After receiving a donation request from his undergraduate university, Mulaney questions the purpose of college. After spending $120,000 to major in English, he realizes that he may not have actually gotten out of it what he thought he would (human capital), but instead received a lot of consumptive benefits. He doesn’t mention the signalling aspect of a college degree, but it’s implied through his analysis on the lack of training he received.

A League of Their Own

 

Dottie decides to quit right before the World Series, and her coach isn’t too happy about it. One of the most salient topics taught in a section on behavioral economics is the idea of ignoring sunk costs. When things get boring or tough, a rational agent may decide to quit. Dugan believes that baseball is a great separating equilibrium and that it shows who’s tough and who isn’t. If baseball were an easy game then the it wouldn’t be a beneficial signal to everyone watching.

Thanks to Jose Fernandez for the reference!

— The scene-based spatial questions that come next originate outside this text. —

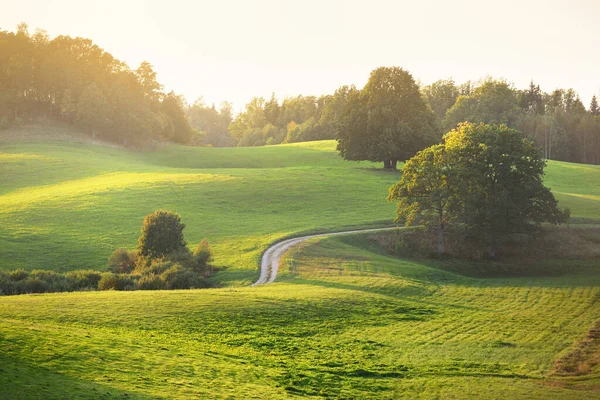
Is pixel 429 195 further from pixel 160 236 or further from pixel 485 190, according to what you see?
pixel 160 236

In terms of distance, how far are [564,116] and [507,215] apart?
10528 cm

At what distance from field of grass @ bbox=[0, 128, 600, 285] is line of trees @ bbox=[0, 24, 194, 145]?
22.7 feet

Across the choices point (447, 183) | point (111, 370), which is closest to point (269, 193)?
point (447, 183)

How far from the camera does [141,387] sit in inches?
643

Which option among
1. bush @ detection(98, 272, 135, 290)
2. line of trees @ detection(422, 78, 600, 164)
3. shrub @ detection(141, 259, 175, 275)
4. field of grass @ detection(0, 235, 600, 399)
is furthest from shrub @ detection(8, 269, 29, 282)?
line of trees @ detection(422, 78, 600, 164)

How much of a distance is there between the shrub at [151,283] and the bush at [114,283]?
0.48m

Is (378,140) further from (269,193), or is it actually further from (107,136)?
(107,136)

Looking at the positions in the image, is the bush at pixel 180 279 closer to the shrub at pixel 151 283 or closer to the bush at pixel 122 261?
the shrub at pixel 151 283

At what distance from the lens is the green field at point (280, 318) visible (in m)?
18.2

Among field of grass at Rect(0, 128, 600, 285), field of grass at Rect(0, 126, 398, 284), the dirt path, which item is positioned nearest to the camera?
the dirt path

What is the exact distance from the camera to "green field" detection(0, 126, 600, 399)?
59.8 feet

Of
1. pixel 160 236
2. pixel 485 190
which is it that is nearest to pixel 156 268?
pixel 160 236

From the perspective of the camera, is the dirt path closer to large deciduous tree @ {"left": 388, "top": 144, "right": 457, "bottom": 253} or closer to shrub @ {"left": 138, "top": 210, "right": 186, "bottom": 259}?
large deciduous tree @ {"left": 388, "top": 144, "right": 457, "bottom": 253}

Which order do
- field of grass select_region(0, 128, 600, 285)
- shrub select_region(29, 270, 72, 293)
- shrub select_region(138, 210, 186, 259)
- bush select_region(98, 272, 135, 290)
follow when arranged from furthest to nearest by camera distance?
1. field of grass select_region(0, 128, 600, 285)
2. shrub select_region(138, 210, 186, 259)
3. bush select_region(98, 272, 135, 290)
4. shrub select_region(29, 270, 72, 293)
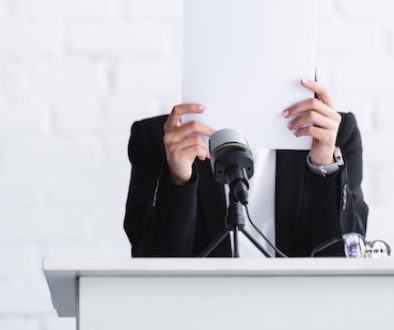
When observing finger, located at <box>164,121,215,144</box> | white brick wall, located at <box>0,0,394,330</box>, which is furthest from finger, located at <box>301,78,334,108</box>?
white brick wall, located at <box>0,0,394,330</box>

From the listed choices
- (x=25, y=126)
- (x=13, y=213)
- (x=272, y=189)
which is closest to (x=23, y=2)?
(x=25, y=126)

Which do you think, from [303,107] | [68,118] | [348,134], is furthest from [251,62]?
[68,118]

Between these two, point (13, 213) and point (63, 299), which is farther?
point (13, 213)

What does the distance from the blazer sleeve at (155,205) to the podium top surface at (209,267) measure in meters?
0.55


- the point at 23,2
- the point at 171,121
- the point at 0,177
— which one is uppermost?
the point at 23,2

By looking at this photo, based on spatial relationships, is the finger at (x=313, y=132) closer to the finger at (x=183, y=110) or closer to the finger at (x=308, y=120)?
the finger at (x=308, y=120)

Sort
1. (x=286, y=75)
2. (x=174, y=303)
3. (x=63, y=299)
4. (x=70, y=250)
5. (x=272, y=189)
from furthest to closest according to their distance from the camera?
(x=70, y=250)
(x=272, y=189)
(x=286, y=75)
(x=63, y=299)
(x=174, y=303)

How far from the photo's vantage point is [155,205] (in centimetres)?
172

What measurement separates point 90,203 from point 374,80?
67 centimetres

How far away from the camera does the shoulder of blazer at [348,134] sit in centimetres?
190

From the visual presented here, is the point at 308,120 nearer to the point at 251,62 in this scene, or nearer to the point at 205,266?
the point at 251,62

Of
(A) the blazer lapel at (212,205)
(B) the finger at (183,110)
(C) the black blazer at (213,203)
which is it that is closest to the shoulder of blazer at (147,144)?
(C) the black blazer at (213,203)

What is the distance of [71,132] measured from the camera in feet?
7.20

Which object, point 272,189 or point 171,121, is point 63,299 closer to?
point 171,121
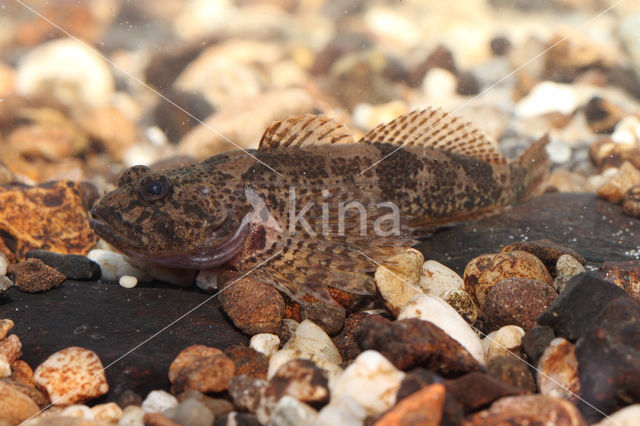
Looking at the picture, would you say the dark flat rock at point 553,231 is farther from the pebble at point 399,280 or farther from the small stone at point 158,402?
the small stone at point 158,402

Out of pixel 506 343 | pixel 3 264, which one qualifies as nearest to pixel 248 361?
pixel 506 343

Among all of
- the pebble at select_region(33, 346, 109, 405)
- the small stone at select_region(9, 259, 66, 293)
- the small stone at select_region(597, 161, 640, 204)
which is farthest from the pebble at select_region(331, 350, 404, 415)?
the small stone at select_region(597, 161, 640, 204)

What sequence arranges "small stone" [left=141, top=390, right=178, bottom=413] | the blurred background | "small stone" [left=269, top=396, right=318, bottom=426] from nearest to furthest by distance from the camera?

Budlight Hitchhiker Commercial

When one party has more information about themselves than the other party, economists describe this situation as asymmetric information. We know a lot about our “true” selves, but we can use signals to send to other parties to either conceal our true selves or hide a characteristic we don’t want to reveal. In this clever Budweiser ad, the hitchhiker is trying to conceal his real intentions by carrying a case of Bud Light.

Rihanna Tap Water

 

Would you buy tap water if it was marketed by Rihanna? This comedy clip works as a great introduction to the idea of product differentiation and marketing. It can also be used to talk about why a celebrity would endorse a product and the signalling value of hiring those celebrities.

Credit: Michael Coon

Neal Brennan: College Loans

A student in my Labor Economics class shared this great clip of standup comedian Neal Brennan discussing why banks don’t want to loan for college degrees. This is a great clip to talk about capital market imperfections and even signalling.